Uganda Calling!

It’s the end of an era for Ruddington – as our last remaining public telephone box has just been granted planning permission by Rushcliffe Borough Council for a rather interesting change of use.

The Grade II listed, traditional, cast iron, red kiosk – in front of the War Memorial on Church Street – is a Type K6 designed in 1935 by Sir Giles Gilbert Scott. Although an important heritage landmark for our village within the Conservation Area, BT Payphones decided that its lack of use made it no longer viable to keep in service.

That’s when The Mustard Seed Project, Uganda got their hands on the vintage structure, through BT’s ‘Adopt a Kiosk’ scheme, in which individuals, companies or charities can apply to buy a particular box in order to preserve it for future generations and turn it into something inspirational. It cost them £1!

Chair Sally Squires, says: “I visualised Ruddington’s red phone box being a vehicle to inform, educate and inspire the people of Ruddington about the work of the charity and so set about the application to adopt the box. Next there’s work to remove the ‘phone and add a leaflet box and chair.”

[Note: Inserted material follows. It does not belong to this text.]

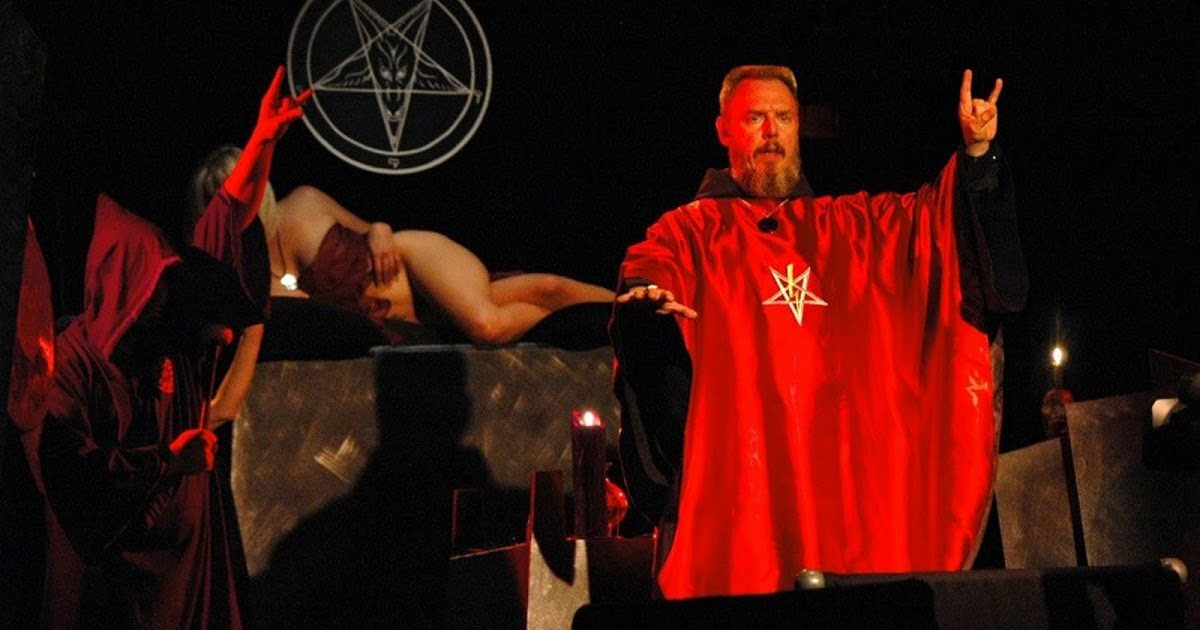 42 weird facts about marilyn manson marilyn manson facts m4hsunfo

The assistant head of James Peacock School – with the help of the small group of charity trustees and event volunteers – is also planning to display artwork (below) created by the children from both James Peacock Infant & Nursery and St Peter’s Junior Schools on the back wall of the kiosk: “They have produced this through being inspired by the learnings they undertake in school about the world, the charity and of course their awareness and development of becoming global citizens.”

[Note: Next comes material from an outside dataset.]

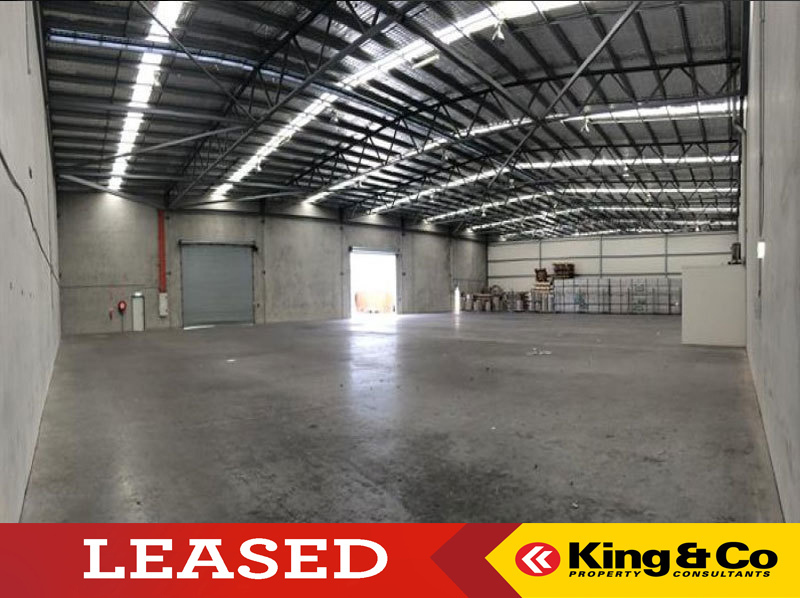 TILT PANEL WAREHOUSE IN GEEBUNG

Some of the children’s artwork

The Jubilee Kiosk – designed to commemorate the Silver Jubilee of King George V – stands at 8 foot 3 inches tall and measures 3 feet square. With these dimensions, The Mustard Seed Project is thinking that the phone box might become the ‘World’s Smallest Art Gallery’ (or at least the smallest in Nottinghamshire?) through displaying the children’s work.

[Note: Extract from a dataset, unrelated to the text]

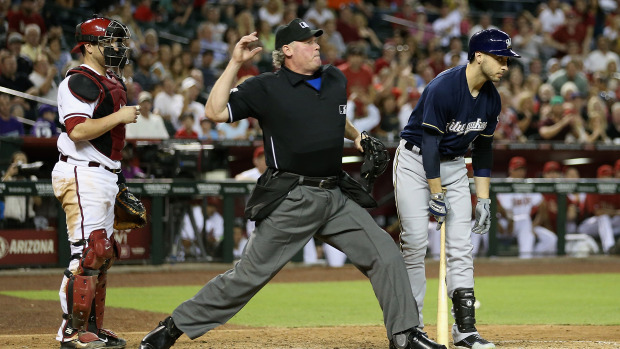MLB Umpire Ted Barrett Uses Force3 Drylo Ball Bags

At last – a long overdue lick of paint!

The charity’s volunteers have an obligation to maintain the vintage box; however they’re off to a good start because, after years of neglect, BT finally repainted it in October 2018 {pictured} to restore its original, vibrant, red colour. This turned out to be rather good timing since BT states: “Kiosks are ‘adopted as seen’ and we won’t make improvements to them ahead of adoption.”

Trustee Ruth Keen explains: “As well as the art gallery, in the box you will be able to find out more information about the charity. There will be details about forthcoming fundraising events and what the money raised will be put towards.  You will be able to see the work carried out by the charity to date and the difference it has already made to the lives of many people in Uganda.”

Sally adds: “We hope to have an opening ceremony in February with an art competition, African drumming and dancing to launch it – although we may need permission to hold a street party?!”